# Build a RAG application with Milvus Lite, Mistral and Llama-index

In this notebook, we are showing how you can build a Retrieval Augmented Generation (RAG) application to interact with data from the French Parliament. It uses Ollama with Mistral for LLM operations, Llama-index for orchestration, and Milvus for vector storage.


### Install the different dependencies 

In [None]:
!pip install pymilvus ollama llama-index-llms-ollama llama-index-vector-stores-milvus

In [None]:
!pip install llama-index-embeddings-huggingface sentencepiece

### Download the Embedding model

Given that the text is written in French, I am using an embedding model that is specially trained on French Language, feel free to use a different one you can find on HuggingFace. 

In [None]:
from llama_index.embeddings.huggingface import HuggingFaceEmbedding

embeddings = HuggingFaceEmbedding(model_name="dangvantuan/sentence-camembert-large")

### Prepare out data to be stored in Milvus

This code makes it possible to process text embeddings using Sentence Camembert Large & Mistral-7B and store those in Milvus.

**!!Make sure to have Ollama running on your laptop!!**

* Initialises Mistral-7B model using Ollama
* Service Context: Configures a service context with Mistral and the embedding model defined above
* Vector Store: Sets up a collection in Milvus to store text embeddings, specifying the database file, collection name, vector dimensions
* Storage Context: Configures a storage context with the Milvus vector store

This makes it possible to have efficient storage and retrieval of vector embeddings for text data.

In [None]:
from llama_index.llms.ollama import Ollama
from llama_index.vector_stores.milvus import MilvusVectorStore

from llama_index.core import StorageContext, ServiceContext

llm = Ollama(model="mistral", request_timeout=120.0)

service_context = ServiceContext.from_defaults(llm=llm, embed_model=embeddings, chunk_size=350)

vector_store = MilvusVectorStore(
    uri="milvus_mistral_rag.db",
    collection_name="mistral_french_parliament",
    dim=1024,  # the value changes with embedding model
    overwrite=True  # drop table if exist and then create
    
    )
storage_context = StorageContext.from_defaults(vector_store=vector_store)

### Process and load the Data 

In [5]:
from llama_index.core import SimpleDirectoryReader, VectorStoreIndex

docs = SimpleDirectoryReader(input_files=['data/french_parliament_discussion.xml']).load_data()
vector_index = VectorStoreIndex.from_documents(docs, storage_context=storage_context, service_context=service_context)

In [6]:
from llama_index.core.tools import RetrieverTool, ToolMetadata

milvus_tool_openai = RetrieverTool(
    retriever=vector_index.as_retriever(similarity_top_k=3),  # retrieve top_k results
    metadata=ToolMetadata(
        name="CustomRetriever",
        description='Retrieve relevant information from provided documents.'
    ),
)

### Finally, ask questions to our RAG system

In [7]:
query_engine = vector_index.as_query_engine()
response = query_engine.query("What did the French parliament talk about the last time?")
print(response)

 The French parliament discussed a proposed law and the ongoing health crisis management.

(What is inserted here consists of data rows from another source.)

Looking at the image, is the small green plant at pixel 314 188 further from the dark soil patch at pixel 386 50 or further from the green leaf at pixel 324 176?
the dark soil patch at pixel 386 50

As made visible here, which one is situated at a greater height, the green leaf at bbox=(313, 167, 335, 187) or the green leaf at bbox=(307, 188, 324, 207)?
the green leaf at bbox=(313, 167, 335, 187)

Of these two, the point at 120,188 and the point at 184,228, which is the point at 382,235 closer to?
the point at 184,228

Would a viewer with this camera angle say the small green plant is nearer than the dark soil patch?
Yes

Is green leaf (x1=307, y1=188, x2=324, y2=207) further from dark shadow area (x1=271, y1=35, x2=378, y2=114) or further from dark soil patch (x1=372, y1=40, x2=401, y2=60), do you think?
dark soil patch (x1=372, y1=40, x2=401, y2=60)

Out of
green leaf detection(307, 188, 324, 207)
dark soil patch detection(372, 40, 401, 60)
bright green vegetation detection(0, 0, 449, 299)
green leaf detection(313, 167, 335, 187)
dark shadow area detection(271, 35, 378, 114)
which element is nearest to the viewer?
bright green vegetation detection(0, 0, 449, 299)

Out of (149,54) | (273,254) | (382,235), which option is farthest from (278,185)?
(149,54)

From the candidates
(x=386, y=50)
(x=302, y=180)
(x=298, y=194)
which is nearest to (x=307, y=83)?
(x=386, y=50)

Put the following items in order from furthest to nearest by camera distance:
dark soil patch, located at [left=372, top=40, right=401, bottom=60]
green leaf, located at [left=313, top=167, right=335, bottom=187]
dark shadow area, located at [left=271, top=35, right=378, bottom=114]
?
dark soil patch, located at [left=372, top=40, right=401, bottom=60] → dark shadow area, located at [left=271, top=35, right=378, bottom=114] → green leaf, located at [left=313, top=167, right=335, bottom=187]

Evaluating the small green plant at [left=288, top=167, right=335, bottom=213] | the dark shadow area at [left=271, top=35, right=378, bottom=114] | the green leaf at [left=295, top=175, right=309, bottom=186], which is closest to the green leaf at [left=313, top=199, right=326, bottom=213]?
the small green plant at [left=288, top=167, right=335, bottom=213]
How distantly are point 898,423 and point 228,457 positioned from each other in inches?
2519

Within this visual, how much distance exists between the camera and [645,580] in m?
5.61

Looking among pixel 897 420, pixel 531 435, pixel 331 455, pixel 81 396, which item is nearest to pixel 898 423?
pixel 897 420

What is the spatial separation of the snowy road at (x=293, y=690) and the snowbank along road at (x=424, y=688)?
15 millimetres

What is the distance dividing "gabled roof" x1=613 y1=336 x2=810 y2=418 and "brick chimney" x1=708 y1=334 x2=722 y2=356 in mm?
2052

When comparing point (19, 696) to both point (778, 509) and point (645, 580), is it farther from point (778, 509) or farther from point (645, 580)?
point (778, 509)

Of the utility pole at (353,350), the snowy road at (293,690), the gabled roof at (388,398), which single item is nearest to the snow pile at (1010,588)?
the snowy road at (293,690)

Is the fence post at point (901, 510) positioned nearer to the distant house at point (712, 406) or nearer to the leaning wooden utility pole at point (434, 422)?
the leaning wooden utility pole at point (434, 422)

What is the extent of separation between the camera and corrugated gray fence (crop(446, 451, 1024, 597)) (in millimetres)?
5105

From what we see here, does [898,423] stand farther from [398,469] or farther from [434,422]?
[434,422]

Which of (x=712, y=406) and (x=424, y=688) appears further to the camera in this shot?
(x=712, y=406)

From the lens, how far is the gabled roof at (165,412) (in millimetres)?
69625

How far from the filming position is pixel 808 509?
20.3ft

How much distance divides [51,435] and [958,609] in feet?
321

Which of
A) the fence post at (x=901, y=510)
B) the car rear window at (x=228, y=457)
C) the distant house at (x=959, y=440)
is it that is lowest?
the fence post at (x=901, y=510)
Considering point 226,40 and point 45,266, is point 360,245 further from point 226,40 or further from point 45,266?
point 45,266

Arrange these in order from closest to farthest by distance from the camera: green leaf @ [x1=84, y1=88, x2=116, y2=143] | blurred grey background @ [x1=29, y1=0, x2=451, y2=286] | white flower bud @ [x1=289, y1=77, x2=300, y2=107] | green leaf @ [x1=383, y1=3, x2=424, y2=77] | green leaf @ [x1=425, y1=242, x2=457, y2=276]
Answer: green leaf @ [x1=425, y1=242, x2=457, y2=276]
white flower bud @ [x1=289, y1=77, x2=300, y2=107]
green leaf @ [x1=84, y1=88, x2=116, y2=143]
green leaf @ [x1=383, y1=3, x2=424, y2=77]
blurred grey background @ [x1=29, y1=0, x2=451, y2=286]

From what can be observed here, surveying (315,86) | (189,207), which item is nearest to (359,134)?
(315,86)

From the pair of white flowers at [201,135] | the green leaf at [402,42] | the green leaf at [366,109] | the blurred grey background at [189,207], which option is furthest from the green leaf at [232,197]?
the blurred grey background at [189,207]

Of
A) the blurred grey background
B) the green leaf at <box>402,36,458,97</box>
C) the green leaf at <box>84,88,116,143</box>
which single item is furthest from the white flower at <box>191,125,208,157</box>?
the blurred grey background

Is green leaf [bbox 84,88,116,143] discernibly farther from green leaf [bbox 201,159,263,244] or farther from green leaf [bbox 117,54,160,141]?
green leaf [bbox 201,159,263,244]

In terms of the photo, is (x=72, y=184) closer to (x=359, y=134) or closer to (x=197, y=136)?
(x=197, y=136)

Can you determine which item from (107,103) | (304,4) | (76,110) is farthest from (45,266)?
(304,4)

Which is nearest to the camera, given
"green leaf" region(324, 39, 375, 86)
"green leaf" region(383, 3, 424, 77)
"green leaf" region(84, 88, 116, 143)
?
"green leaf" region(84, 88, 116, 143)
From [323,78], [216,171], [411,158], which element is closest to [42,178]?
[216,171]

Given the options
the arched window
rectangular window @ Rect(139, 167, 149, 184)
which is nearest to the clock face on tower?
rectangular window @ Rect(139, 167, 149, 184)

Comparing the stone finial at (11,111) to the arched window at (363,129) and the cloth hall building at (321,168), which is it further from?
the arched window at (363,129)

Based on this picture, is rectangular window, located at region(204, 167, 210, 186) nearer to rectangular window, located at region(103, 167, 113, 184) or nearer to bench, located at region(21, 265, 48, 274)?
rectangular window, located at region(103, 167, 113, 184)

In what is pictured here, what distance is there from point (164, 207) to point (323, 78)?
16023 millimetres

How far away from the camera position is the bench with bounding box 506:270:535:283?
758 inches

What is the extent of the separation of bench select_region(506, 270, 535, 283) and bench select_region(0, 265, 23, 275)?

They expressed their past efforts in debating and suggesting amendments, but faced obstacles due to partisan politics. They also welcomed the involvement of commission members Philippe Gosselin and Sacha Houlié in the discussions. Additionally, they noted the progress made in dealing with the health crisis issues more dispassionately, and looked forward to finding compromises through legislative work. Amendments related to this topic were identified for further examination.


In [8]:
query_engine = vector_index.as_query_engine()
response = query_engine.query("Peux tu me dire de quoi à parler le parliement dernièrement? Je veux la réponse en Français")
print(response.response)

 In recent parliamentary discussions, there have been debates surrounding protective measures for the population regarding travel to and from French territory. The necessity of widespread testing has been emphasized due to the increase in contaminations. To ensure accessibility to these tests regardless of income, it is proposed that they be made free and available as soon as possible.